One morning you wake up and you hear there’s a diaper shortage, so everyone rushes out to get diapers, even though they don’t have any children but their neighbor or cousins may have kids. Men run to the store to buy tampons because their wife has told them tampons like one-horn rhinos are becoming extinct. Everything becomes valuable because tomorrow it may vanish.
Approximately a decade ago, president Ahmadinejad introduced government handouts to assist poor families and help out during economic hardships due to sanctions. These handouts were infamously called yarane. At the time those handouts were worth fifteen US dollars per month for each family member. So a family of five would receive seventy-five dollars per month. Today that yarane is worth three dollars per family member. So of course there are dark jokes flying not just on social media where identities are unknown but also on the streets. Yesterday I got in a taxi cab and the lady sitting in the back seat asked the driver if he would accept her yarane for the five-minute ride. Someone asked on social media whether he could purchase two pounds of grapes with his yarane.

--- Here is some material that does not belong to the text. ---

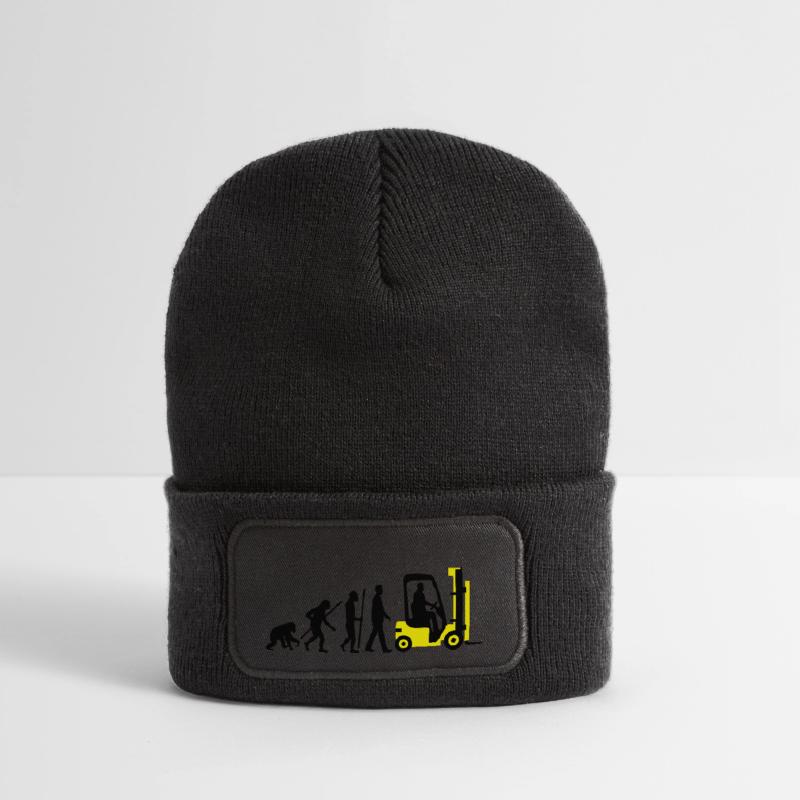 Recycelte Patch Beanie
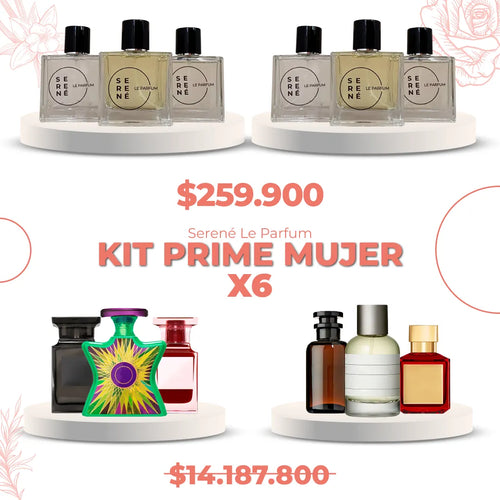 Kit Prime Mujer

So are sanctions working? If the goal was to hurt the average person on the street, yes, they are wildly successful. Will it influence the government to change its policies? That has yet to be seen, but don’t hold your breath. Meanwhile those whom the sanctions are intended to hurt are benefitting and those who are suppose to provide medication for their loved ones are prohibited from doing so. A whole new bootleg economy has arisen where fake medication is imported from countries like China and India who continue to trade Iranian oil in exchange for desperately-needed but low quality goods.
So to put it bluntly, the sanctions enforced by the Trump administration have caused more death, illness and hardship than any act of war. They have done nothing to hamper the “privileged ones” who control the Iranian economy and politics. Instead they have had and continue to have a direct and deleterious effect on the daily life of the average person on the street, who frequently wants to have nothing to do with politics.
It has to be said: the Trump administration has declared war on people who want to have nothing to do with war or politics. Clerics will continue to survive no matter what the US policy says, and they will continue to dictate our way of life whether anyone agrees with them or not. Tougher restrictions and more sanctions are yet to come and the only ones who are getting hurt by them are ordinary people.
The Iranian currency is losing its value by the day and inflation is breaking everyone’s back. Iranians will find a way to survive these dark days, but we ask ourselves when America will have a heart and end our hardships.
* a pseudonym for an Iranian and former Los Angeles resident who returned to his native land a few years ago and is toughing out a living despite the harsh realities that US sanctions impose on so many.